モネロ、売り圧力の強まりで1日で15%急落
モネロ (XMR)は、主要なプライバシーコインとして、わずか24時間で約15%も下落し、今週は強い売り圧力に直面しています。この下落は、XMRが165ドルから420ドル超まで急騰した7週間のラリーの後に起こりました。水曜日には価格が約325ドルまで下落し、先物データやオンチェーンの動向からは、少なくとも現時点では弱気なムードが優勢になっている可能性が示唆されています。
時価総額は11%以上減少し63億ドルとなる一方で、取引量は22%増加しており、これは投資家の間で今回の調整が単なる一時的な押し目なのか、それともより深刻な下落の始まりなのか不確実な状況を生んでいます。
先物データが示す高まる市場の圧力
まずは基礎的な動きを見てみましょう。価格が下落している中で先物取引が活発化するのは通常あまり良い兆候ではありません。Coinglassによると、モネロのオープンインタレスト(OI)は今週16.137万XMRに達し、12月20日以来の高水準で、わずか3日間で20%も増加しています。
価格下落中のオープンインタレストの増加は、新たなショートポジションの増加を示唆し、トレーダーがさらなる下落を予期していることを意味します。これは単なる通常のボラティリティ以上のもので、市場センチメントの変化を表しています。特に注目すべきは、その変化の速さです。モネロのFCMP++アップグレード期待や米国での規制強化の注目を背景に数週間続いた楽観ムードが、一気に弱気へと転じたことは多くの人を驚かせました。
とはいえ、経験豊富なトレーダーにとっては、2か月足らずで150%の上昇の後の押し目は珍しいことではありません。
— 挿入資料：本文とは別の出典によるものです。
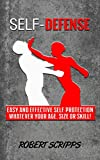 Self Defense: Easy and effective self protection whatever your age, size or skill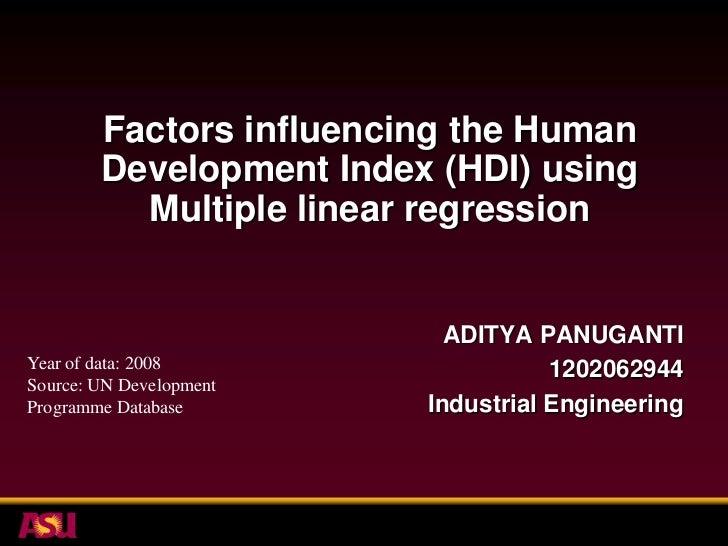 Factors influencing the Human Development Index (HDI) using Multiple linear regression<br />ADITYA PANUGANTI<br />12020629...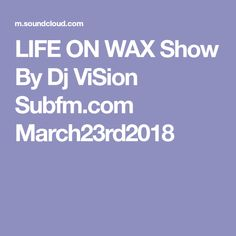 LIFE ON WAX Show By Dj ViSion Subfm.com March23rd2018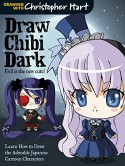 Draw Chibi Dark: Evil Is the New Cute! - Christopher Hart
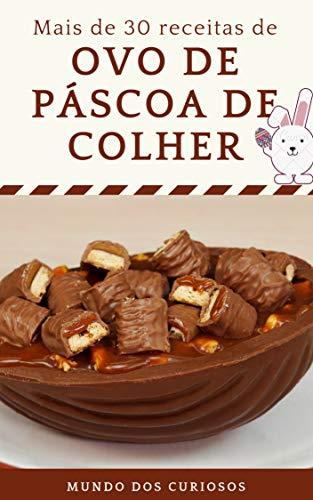 Ovo de Páscoa de Colher: Mais de 30 receitas! (Portuguese Edition) (Best Share Brazilian Slimming Coffee Uk)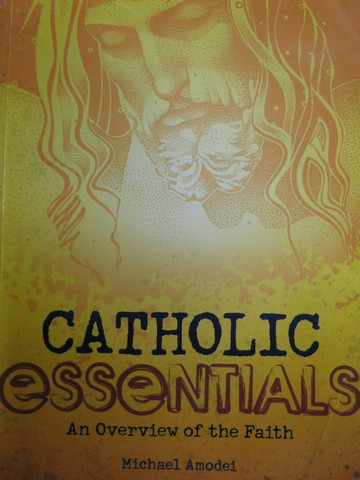 Catholic Essentials (P) by Michael Amodei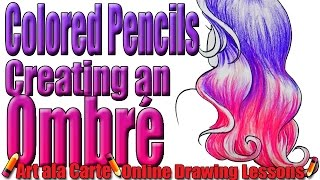Coloring Hair with Colored Pencils part 5: Ombre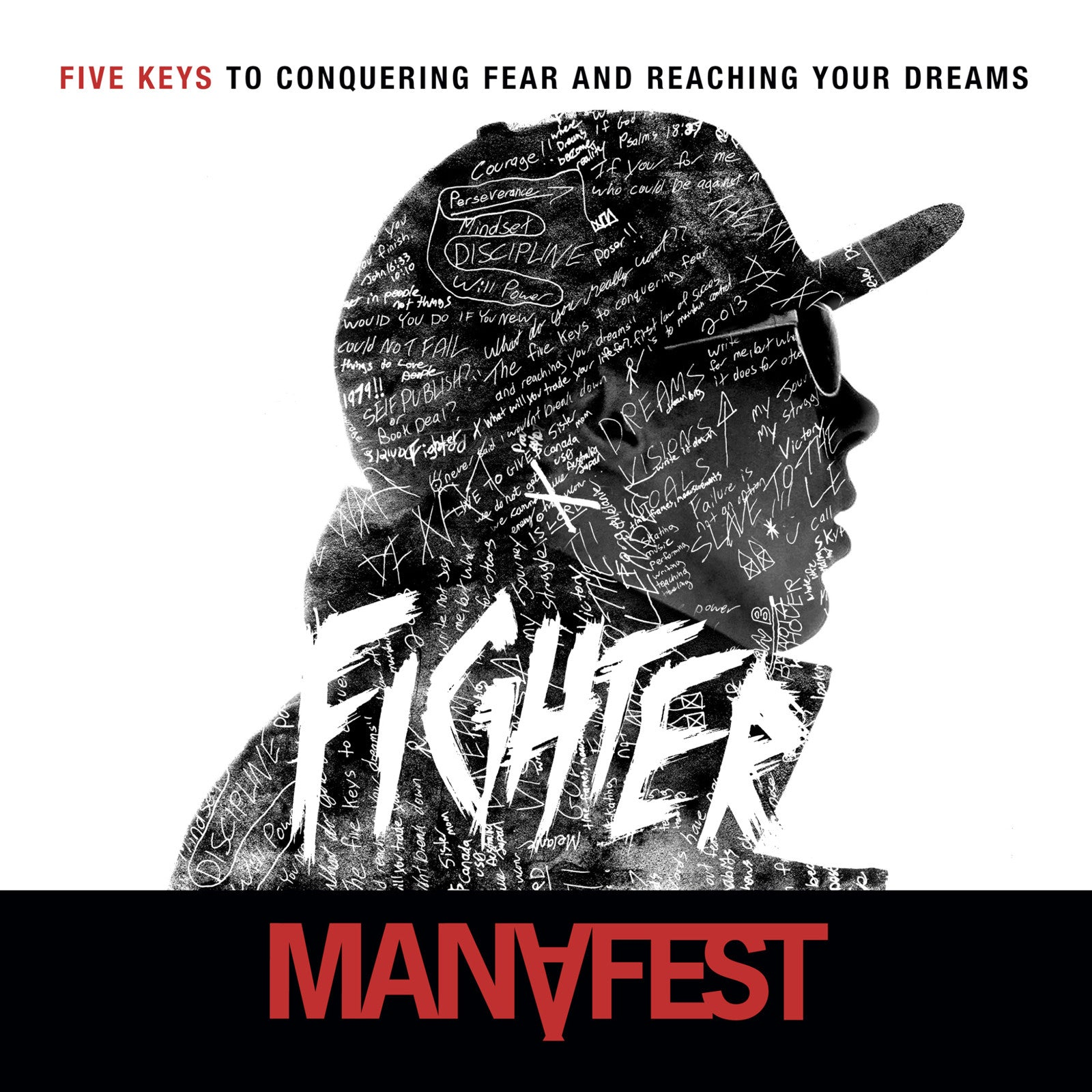 Fighter 5 keys to conquering fear & reaching your dreams (AUDIO BOOK)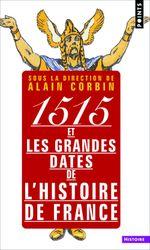 Couverture 1515 et les grandes dates de l'histoire de France, revisitées par les grands historiens d'aujourd'hui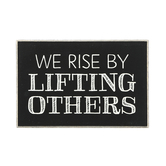 Collins Painting & Design, We Rise By Lifting Others Box Sign, Wood, 6 x 4 x 1 1/2 inches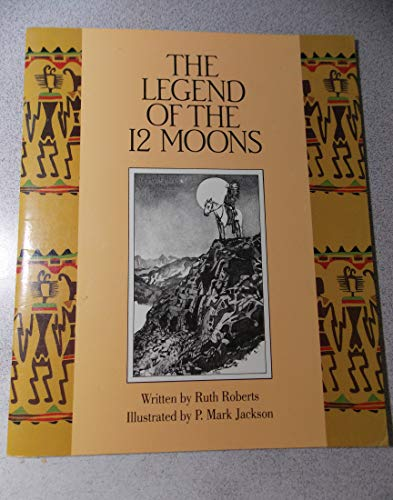 Legend of the 12 Moons (Literacy 2000): Various; Roberts, Ruth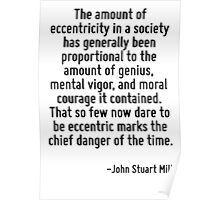 The amount of eccentricity in a society has generally been proportional to the amount of genius, mental vigor, and moral courage it contained. That so few now dare to be eccentric marks the chief dan Poster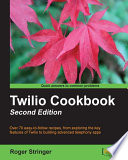 Twilio Cookbook  Second Edition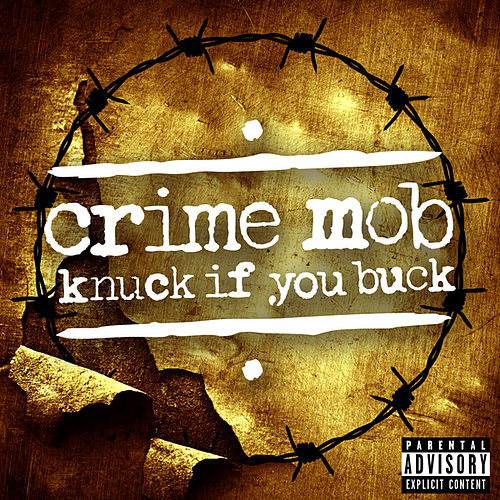 Knuck If You Buck de Crime Mob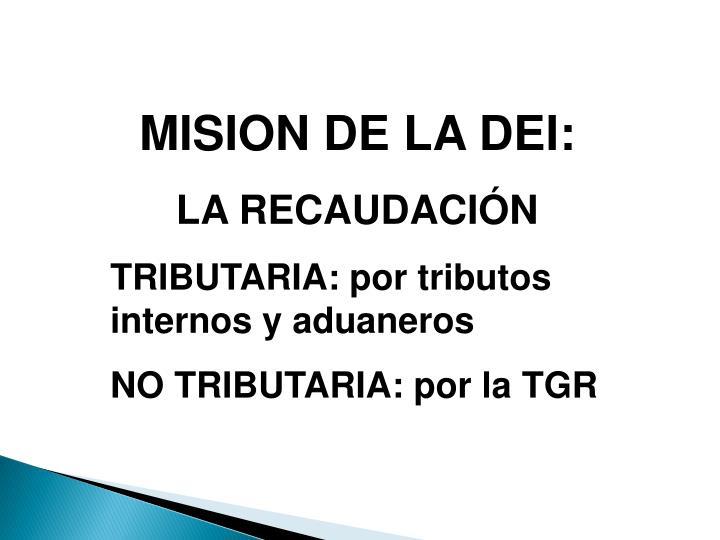 MISION DE LA DEI: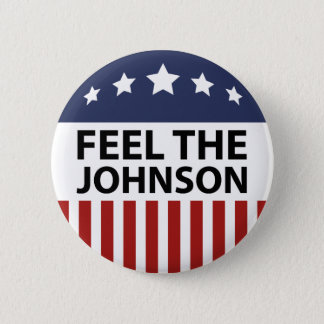 Feel The Johnson 2 Inch Round Button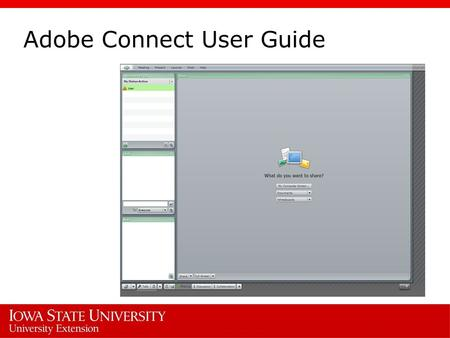 Adobe Connect User Guide. Adobe Connect Meeting is an online-based tool that lets you to connect with colleagues, classmates, or anyone else around the.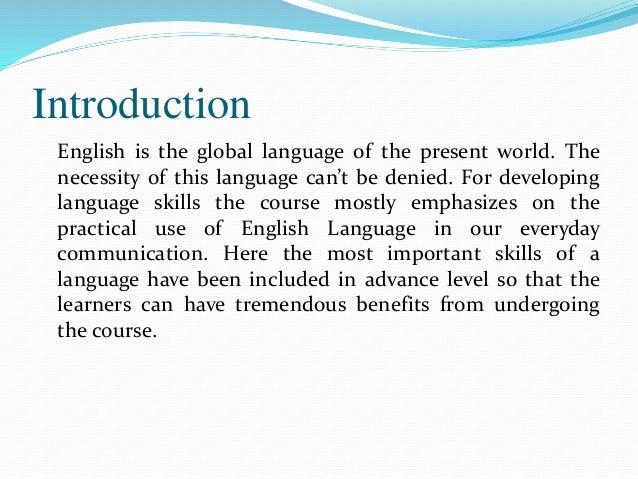 Course Details: English Language: Advance Level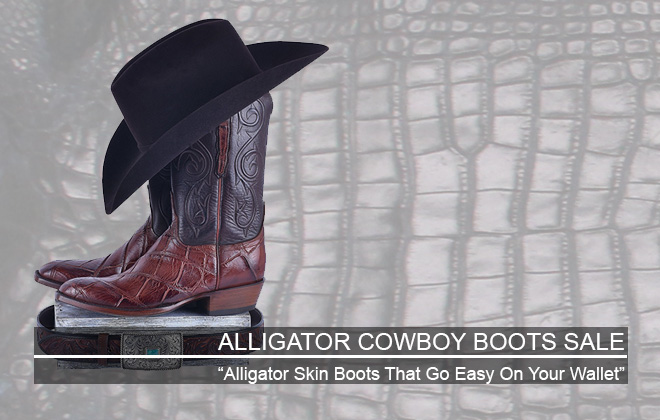Alligator Cowboy Boots Sale - Check out sale prices on men's Alligator Boots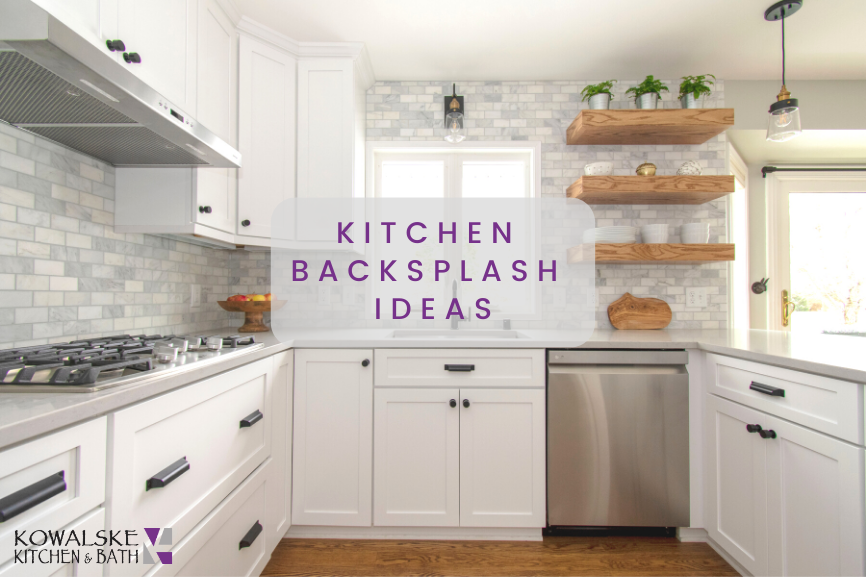 Kitchen Backsplash Ideas You Can't Live Without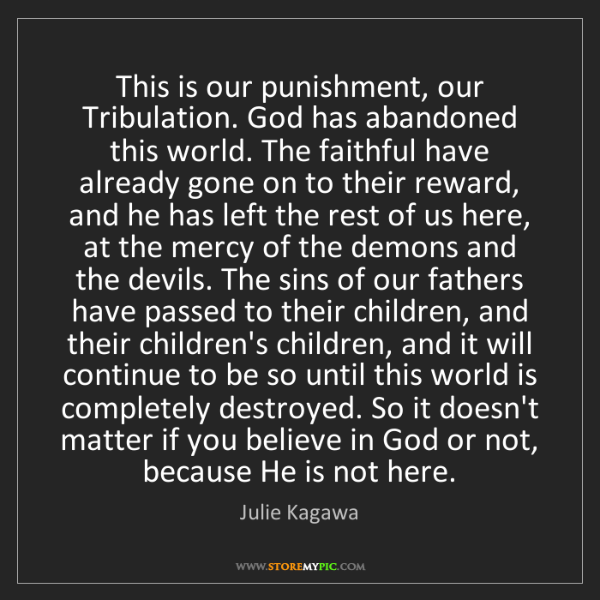 Julie Kagawa: This is our punishment, our Tribulation. God has abandoned...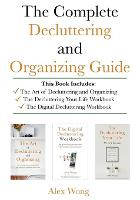 The Complete Decluttering and Organizing Guide: Includes The Art of Decluttering and Organizing, The Decluttering Your Life Workbook & The Digital Decluttering Workbook (Paperback)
ただ、この調整のスピードと深さは注目されています。
オンチェーン指標が示す増大する売り圧力
この調整には、さらに深い要因があり、それはブロックチェーン上のデータに由来しています。オンチェーンデータによると、今回の調整は単なるテクニカルなものだけでなく、センチメントによっても引き起こされていることがわかります。CryptoQuantによれば、モネロのスポットCVD(累積取引量差分)は数日間マイナスのままで、売り圧力が買い圧力を上回っている状態が続いています。
もう一つの重要指標はテイカーCVDで、市場の買い注文と売り注文の差を測定します。こちらも5月初旬以降マイナス圏内にあり、売り注文が量だけでなく攻撃的に増加していることを示しています。
さらに複雑なのは、個人投資家の関与が明らかになっている点です。CryptoQuantの「取引頻度による先物個人投資家活動」指標は、個人投資家の取引参加が目立って増加していることを示しています。過去において、ラリーの終盤で個人投資家の取引が急増すると局所的な天井を示唆することが多く、今回もそのパターンが繰り返されているように見えます。
モネロはさらに下落するのか?
テクニカル的に見ると、モネロは弱さを見せています。相対力指数(RSI)は70の過熱水準を超えられずに49まで下落し、中立ラインを下回ったことで弱気の勢いが強まっていることを示しています。同時に、移動平均収束拡散法(MACD)もマイナスに転じ、これはトレーダーにとって典型的な売りシグナルとされています。
現在のトレンドが続けば、4月の安値185.93ドルから5月の高値420.08ドルまでの動きを基にした50%のフィボナッチ・リトレースメント水準303.61ドルまで価格が戻る可能性があります。これは大幅な崩れではないものの、今回の下落が単なる一時的な押し目以上であることを確認する動きとなります。
とはいえ、強気派が完全にコントロールを失ったわけではありません。需要が回復しXMRが300ドルの重要サポートを維持できれば、回復の可能性は残っています。センチメントが改善し、個人投資家の売り圧力が落ち着けば、380~400ドルのレンジへの回帰も視野に入るでしょう。
しかし、その結果はまだ不確かで、現時点では弱気の勢いが優勢と見られます。
モネロの今後に何が期待できるか?
モネロの最近の下落は、市場センチメントがいかに急速に変化するかを示しています。数週間の楽観ムードの後、先物とオンチェーンのデータは共に強い弱気の勢いを示しています。増加するショートポジション、激しい売り、そして個人投資家の活発な取引は、市場が圧力下にあることを物語っています。
とはいえ、状況は改善する可能性もあります。300ドル付近の重要なサポートが機能すれば、センチメントの変化によりモネロは最近の高値に戻ることも考えられます。ただし買い手が再び入り込むまでは、さらなる下落リスクも残ります。トレーダーたちはXMRが安定するか、それともさらに下落を続けるのか、注視しています。